**DATA SUPPLIED**
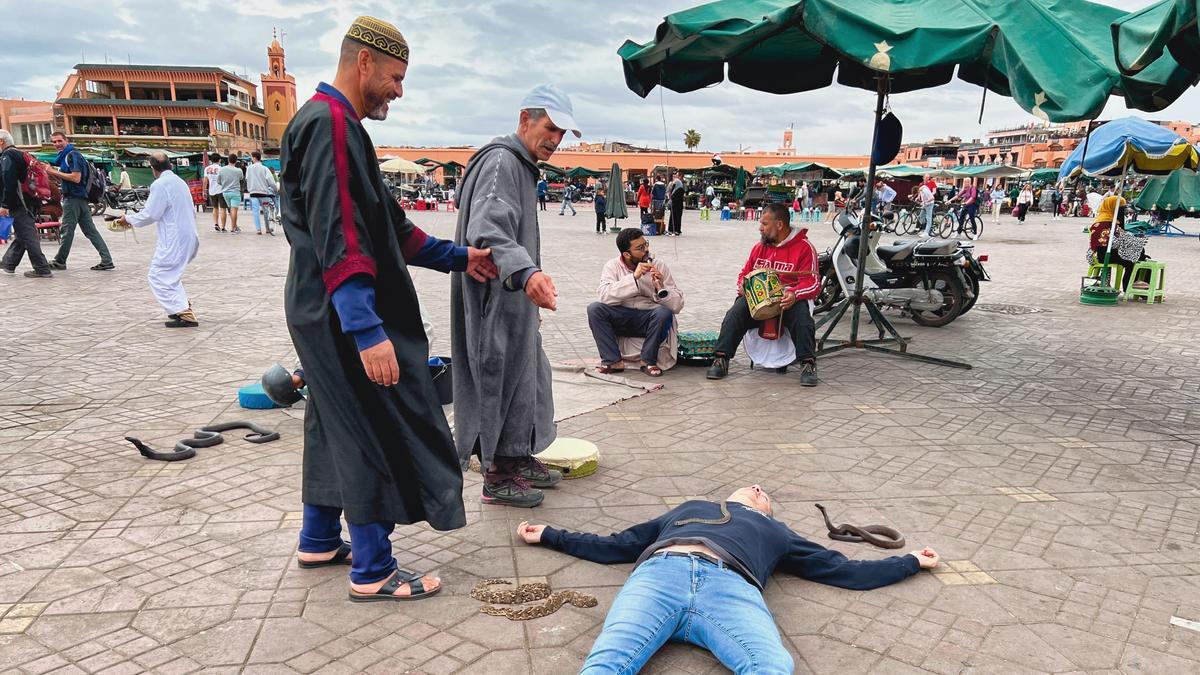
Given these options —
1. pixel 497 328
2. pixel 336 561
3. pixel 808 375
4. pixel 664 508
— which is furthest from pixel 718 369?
pixel 336 561

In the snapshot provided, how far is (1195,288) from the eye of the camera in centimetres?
1166

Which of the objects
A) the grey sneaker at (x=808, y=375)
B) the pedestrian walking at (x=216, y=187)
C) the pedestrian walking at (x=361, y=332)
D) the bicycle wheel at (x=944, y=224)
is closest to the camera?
the pedestrian walking at (x=361, y=332)

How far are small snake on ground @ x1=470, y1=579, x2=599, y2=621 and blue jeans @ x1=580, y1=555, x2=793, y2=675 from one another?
385 millimetres

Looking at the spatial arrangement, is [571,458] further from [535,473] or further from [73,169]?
[73,169]

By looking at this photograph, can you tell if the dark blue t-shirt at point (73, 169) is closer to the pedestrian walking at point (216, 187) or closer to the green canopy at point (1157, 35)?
the pedestrian walking at point (216, 187)

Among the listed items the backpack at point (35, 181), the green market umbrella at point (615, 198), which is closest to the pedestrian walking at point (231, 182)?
the backpack at point (35, 181)

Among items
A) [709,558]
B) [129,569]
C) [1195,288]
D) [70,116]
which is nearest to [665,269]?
[709,558]

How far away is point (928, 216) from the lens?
23.0 m

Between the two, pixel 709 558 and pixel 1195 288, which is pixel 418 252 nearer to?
pixel 709 558

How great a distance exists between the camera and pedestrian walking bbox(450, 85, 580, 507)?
3312 mm

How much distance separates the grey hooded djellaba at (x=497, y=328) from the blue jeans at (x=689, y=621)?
1231 mm

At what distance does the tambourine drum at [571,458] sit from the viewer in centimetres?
390

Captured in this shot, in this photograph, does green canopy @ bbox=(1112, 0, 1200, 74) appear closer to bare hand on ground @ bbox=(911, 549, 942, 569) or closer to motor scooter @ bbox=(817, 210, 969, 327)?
bare hand on ground @ bbox=(911, 549, 942, 569)

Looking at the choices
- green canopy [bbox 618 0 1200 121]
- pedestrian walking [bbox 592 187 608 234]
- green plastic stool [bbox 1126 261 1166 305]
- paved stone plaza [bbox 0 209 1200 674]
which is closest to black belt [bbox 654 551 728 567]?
paved stone plaza [bbox 0 209 1200 674]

**PROBLEM**
Reproduce the data above verbatim, starting with the line that contains "By looking at" and continuing through the last line of the data, with both of those lines included.

**THE RESPONSE**
By looking at this photograph, can you tell if the dark blue t-shirt at point (73, 169) is closer to the pedestrian walking at point (216, 187) or closer to the green canopy at point (1157, 35)?
the pedestrian walking at point (216, 187)

Among the listed items the backpack at point (35, 181), the green market umbrella at point (615, 198), which is closest to the pedestrian walking at point (231, 182)?
the backpack at point (35, 181)

Among items
A) [709,558]
B) [129,569]
C) [1195,288]
D) [70,116]
which is nearest to [665,269]?
[709,558]

How far away is point (928, 216) from the lens?
23.0 m

Between the two, pixel 709 558 and pixel 1195 288, which is pixel 418 252 nearer to?
pixel 709 558

How great a distance exists between the camera and pedestrian walking bbox(450, 85, 580, 507)?
3312 mm

How much distance separates the grey hooded djellaba at (x=497, y=328) from the blue jeans at (x=689, y=621)?
1231 mm

At what distance does the tambourine drum at [571,458] sit from the viewer in centimetres?
390

Captured in this shot, in this photograph, does green canopy @ bbox=(1112, 0, 1200, 74) appear closer to bare hand on ground @ bbox=(911, 549, 942, 569) or closer to motor scooter @ bbox=(817, 210, 969, 327)?
bare hand on ground @ bbox=(911, 549, 942, 569)

Looking at the choices
- green canopy [bbox 618 0 1200 121]
- pedestrian walking [bbox 592 187 608 234]
- green plastic stool [bbox 1126 261 1166 305]
- paved stone plaza [bbox 0 209 1200 674]
which is closest to black belt [bbox 654 551 728 567]?
paved stone plaza [bbox 0 209 1200 674]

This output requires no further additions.